EXTRAIT FOURNI:
Et Stavros Rossos demande – et il évoque votre film, votre dernier film Le Capital – il demande si vous voyez des liens entre Tsipras et les personnages de ce film ? Et pour nos spectateurs, je vais rappeler, c’est un film qui parle un peu de la mégalomanie des banques, des financiers.”

Costa-Gavras, cinéaste :
“Non, je ne vois aucune relation. Moi, je pense personnellement que les banquiers et la finance ont amené le monde, la Grèce et le reste du monde, là où nous en sommes aujourd’hui. Voilà. Cette espèce de super-capitalisme, où les hommes ne comptent plus, où il y a de plus en plus de pauvres et de plus en plus de riches.”

Isabelle Kumar, Euronews :
“Eh bien voilà, justement, à la fin de votre film, le protagoniste dit : “je suis le nouveau Robin des Bois, et je prends aux pauvres, et je donne aux riches”. Alors, ce serait la métaphore pour la Grèce et les créanciers ?”

Costa-Gavras, cinéaste :
“Non … Oui … Eh bien, d’une certaine manière. Mais il faut voir comment cette créance est arrivée en Grèce. Qui est le responsable de cela ? Alors, c’est un vaste, vaste problème. En tout cas, Tsipras n’a rien à voir, à mon avis, avec les banquiers de mon film. À coup sûr !”

ENTRÉES FOURNIES:
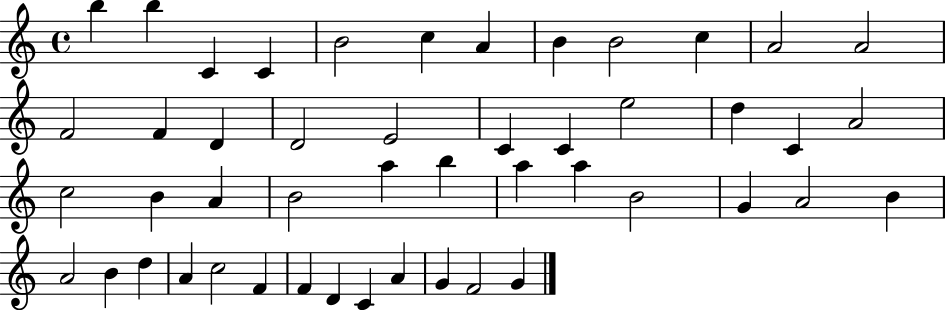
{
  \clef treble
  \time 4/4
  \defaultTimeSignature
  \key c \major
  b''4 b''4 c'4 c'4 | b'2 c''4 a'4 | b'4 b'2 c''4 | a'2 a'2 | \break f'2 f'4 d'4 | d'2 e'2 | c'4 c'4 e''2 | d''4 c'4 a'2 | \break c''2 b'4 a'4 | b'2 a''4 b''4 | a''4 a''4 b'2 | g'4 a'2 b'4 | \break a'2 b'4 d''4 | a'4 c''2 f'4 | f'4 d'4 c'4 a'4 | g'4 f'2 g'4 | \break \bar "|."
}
--
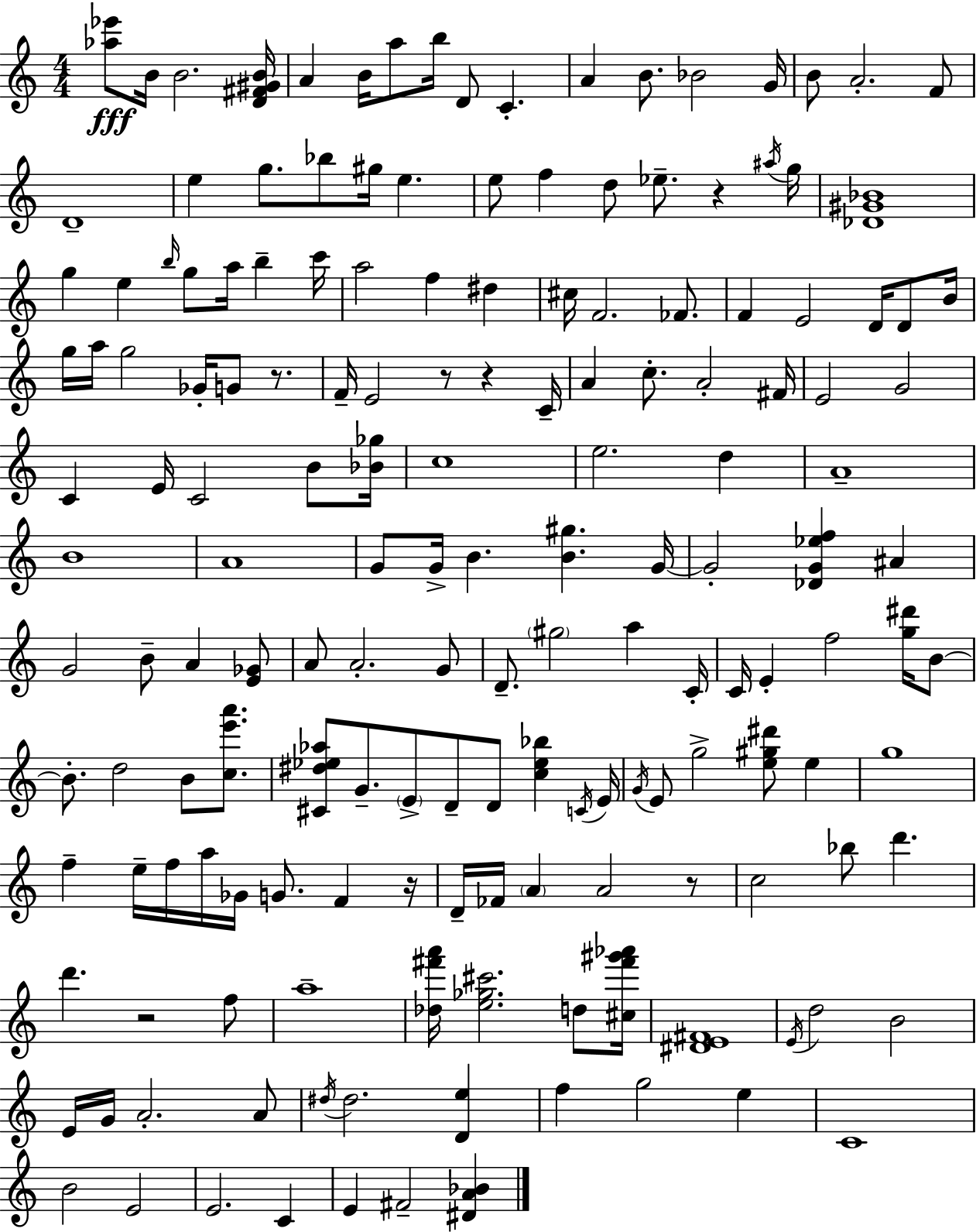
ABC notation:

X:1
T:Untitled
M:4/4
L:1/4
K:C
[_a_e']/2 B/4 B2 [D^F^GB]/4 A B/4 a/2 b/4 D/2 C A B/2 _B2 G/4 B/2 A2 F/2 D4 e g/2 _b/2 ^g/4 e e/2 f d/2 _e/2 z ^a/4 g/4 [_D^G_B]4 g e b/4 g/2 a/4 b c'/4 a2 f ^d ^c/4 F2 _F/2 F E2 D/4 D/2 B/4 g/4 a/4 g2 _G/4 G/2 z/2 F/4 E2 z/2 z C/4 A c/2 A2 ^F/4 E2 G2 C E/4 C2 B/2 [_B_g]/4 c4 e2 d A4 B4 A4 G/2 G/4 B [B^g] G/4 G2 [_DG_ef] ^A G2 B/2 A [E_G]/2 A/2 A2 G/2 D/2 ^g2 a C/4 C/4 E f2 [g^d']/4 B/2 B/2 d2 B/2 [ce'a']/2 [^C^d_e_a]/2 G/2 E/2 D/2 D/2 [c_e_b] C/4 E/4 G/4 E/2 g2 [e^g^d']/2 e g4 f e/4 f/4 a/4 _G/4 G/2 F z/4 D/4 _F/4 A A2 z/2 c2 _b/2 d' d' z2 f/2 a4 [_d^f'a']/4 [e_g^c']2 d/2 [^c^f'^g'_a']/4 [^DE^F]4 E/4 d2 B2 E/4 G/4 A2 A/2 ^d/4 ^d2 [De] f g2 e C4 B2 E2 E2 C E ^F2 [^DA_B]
...
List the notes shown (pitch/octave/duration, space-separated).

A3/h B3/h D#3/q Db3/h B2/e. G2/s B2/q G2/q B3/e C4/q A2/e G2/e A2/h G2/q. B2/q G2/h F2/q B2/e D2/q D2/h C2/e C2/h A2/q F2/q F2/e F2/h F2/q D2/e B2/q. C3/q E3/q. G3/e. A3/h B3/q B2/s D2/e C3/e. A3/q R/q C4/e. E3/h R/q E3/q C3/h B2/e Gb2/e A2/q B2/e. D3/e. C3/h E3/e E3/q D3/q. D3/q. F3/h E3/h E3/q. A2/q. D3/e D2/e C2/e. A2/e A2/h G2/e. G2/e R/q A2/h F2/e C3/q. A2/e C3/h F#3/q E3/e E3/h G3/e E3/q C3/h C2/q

OBJECTIFS:
1. Recopiez à l'identique des lignes des entrées : commencez à la ligne qui contient « List the notes » et arrêtez-vous après celle qui contient « A3/h B3/h D#3/q ».
2. Rédigez la suite de l'entretien avec Costa-Gavras à partir de sa dernière phrase, s'il vous plaît.

RÉSULTATS ATTENDUS:
1.
List the notes shown (pitch/octave/duration, space-separated).

A3/h B3/h D#3/q Db3/h B2/e. G2/s B2/q G2/q B3/e C4/q A2/e G2/e A2/h G2/q. B2/q G2/h F2/q B2/e D2/q D2/h C2/e C2/h A2/q F2/q F2/e F2/h F2/q D2/e B2/q. C3/q E3/q. G3/e. A3/h B3/q B2/s D2/e C3/e. A3/q R/q C4/e. E3/h R/q E3/q C3/h B2/e Gb2/e A2/q B2/e. D3/e. C3/h E3/e E3/q D3/q. D3/q. F3/h E3/h E3/q. A2/q. D3/e D2/e C2/e. A2/e A2/h G2/e. G2/e R/q A2/h F2/e C3/q. A2/e C3/h F#3/q E3/e E3/h G3/e E3/q C3/h C2/q

2.
Isabelle Kumar, Euronews :
“Et la Grèce alors, si on continue cette métaphore, la Grèce aussi a été séduite par l’argent. C’est aussi la faute de la Grèce si on se trouve dans cette situation-là. On a souvent l’impression que c’est toujours la faute des autres !”

Costa-Gavras, cinéaste :
“Bien sûr, c’est de la faute de la Grèce, de la faute des hommes politiques, des hommes politiques grecs d’abord qui ont laissé le pays comme ça tomber dans cette ornière, et puis les Grecs aussi, qui n’ont pas fait attention. Les banques leur disaient : “vous voulez prendre des vacances ? Eh bien, on vous donne de l’argent !” Et les gens ont pris de l’argent, sans trop y réfléchir. “Et vous voulez acheter des voitures ? Eh bien venez, on vous donne de l’argent pour acheter des voitures”. Et puis à un moment donné, c’est arrivé à un tel point qu’ils ne pouvaient plus rembourser. C’est ça aussi ! Cette responsabilité est double, et même, je dirais triple : parce que l’Europe aussi a sa responsabilité. Ils voyaient très bien que cette dette montait, montait, montait. Et ils n’ont rien fait pour l’arrêter. Vous voyez aussi que la France, la Hollande, et surtout l’Allemagne, vendaient beaucoup de produits en Grèce ! Ils ont vendu même des sous-marins, très chers, et à crédit !”

Isabelle Kumar, Euronews :
“Mais alors, comment la Grèce a-t-elle rejoint la zone euro ? Est-ce que vous avez tiqué ? Est-ce que vous vous êtes dit : “la Grèce n’est pas prête” ?”

Costa-Gavras, cinéaste :
“Oui, et j’aurais même souhaité qu’avant de rentrer dans la zone euro, ils disent : “voilà, on passe deux ou trois ans pour moderniser le pays, pour faire une administration qui marche”. Je dis toujours que la Grèce est une nation, mais qu’il n’y a pas d‘État.”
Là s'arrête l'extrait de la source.